START PAGE TEXT

Skip to main content

Out-of-Order Event Processing

  • Out-of-order event processing occurs when events are processed in a different order than they were generated.

Example:

Generated: E1 → E2 → E3
Processed: E2 → E1 → E3

Why It Happens

  1. Network delays
  2. Parallel processing
  3. Partitioning across systems
  4. Retries and failures
  5. Clock skew
    1. diff time readings between machines

Where It Matters

  • Financial systems
  • Inventory systems
  • Event-driven architectures
  • Real-time analytics

Handling Strategies (Deep Dive)


1. Buffering + Reordering

  • Hold events temporarily, sort by timestamp, then process.

Working

  • Maintain buffer (priority queue / min-heap)
  • Track max_seen_timestamp
  • Define allowed lateness

Process condition:

event.timestamp <= max_seen_timestamp - allowed_lateness

Edge Cases

  • Infinite waiting → use bounded lateness
  • Memory growth → limit buffer or spill to disk

Trade-offs

  • High accuracy
  • Increased latency
  • High memory usage

Use Cases

  • Analytics pipelines
  • Log processing

2. Watermarks

  • A watermark represents a point in time after which no older events are expected.

END PAGE TEXT

### TO DO
Can you pull out everything from "Handling Strategies (Deep" down to "queue / min-heap)" in the page on out-of-order event processing above, copied word for word?

START PROVIDED DATA

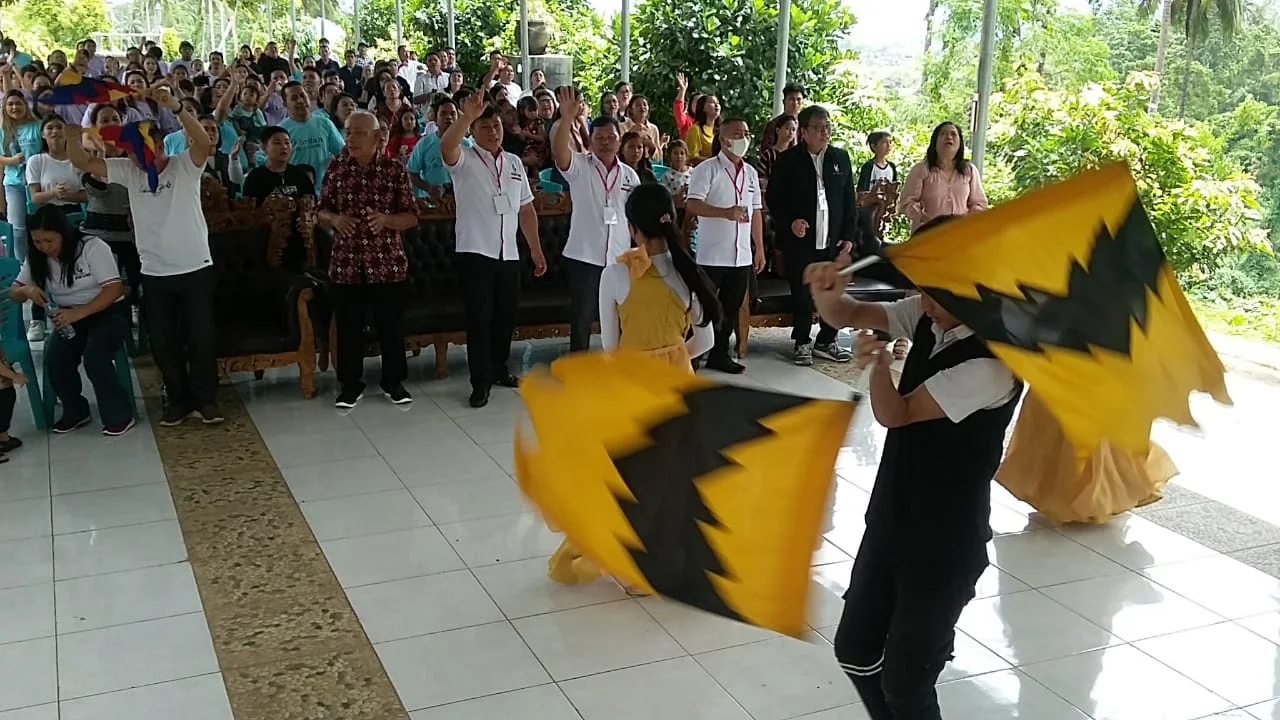 Gereja Pantekosta di Indonesia (GPdI)  Wilayah 43 Pineleng mengelar Ibadah Paskah Bersama yang di laksanakan  di T2 Garden Koha Kecamatan Mandolang, Kabupaten Minahasa Sabtu (8/4/2023). (Foto: Indimanado.com/Dwi)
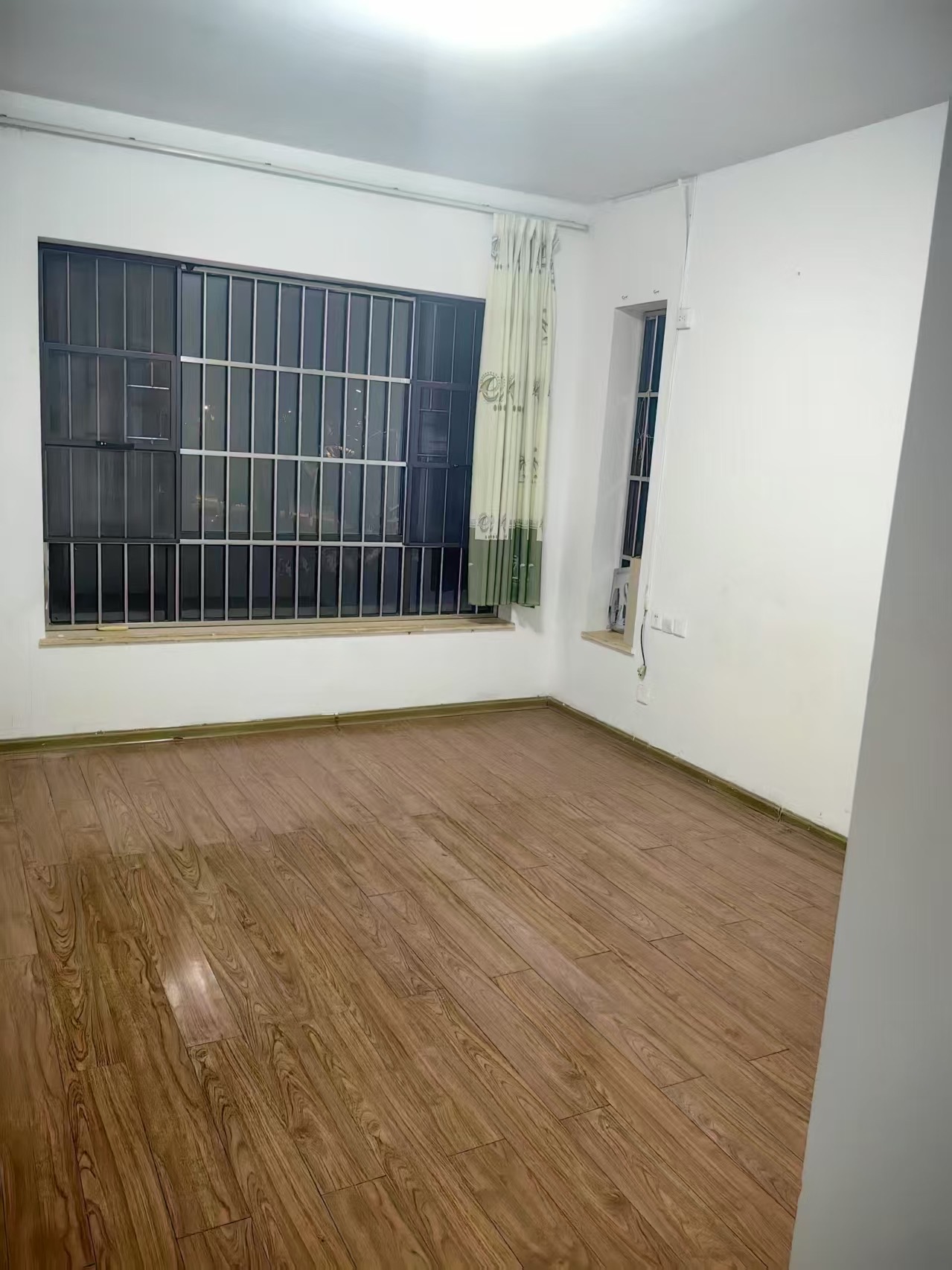 和风江岸  3室2厅2卫    212.0万 和风江岸  3室2厅2卫    212.0万客厅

END PROVIDED DATA

### WORKED SOLUTION
Handling Strategies (Deep Dive)


1. Buffering + Reordering

  • Hold events temporarily, sort by timestamp, then process.

Working

  • Maintain buffer (priority queue / min-heap)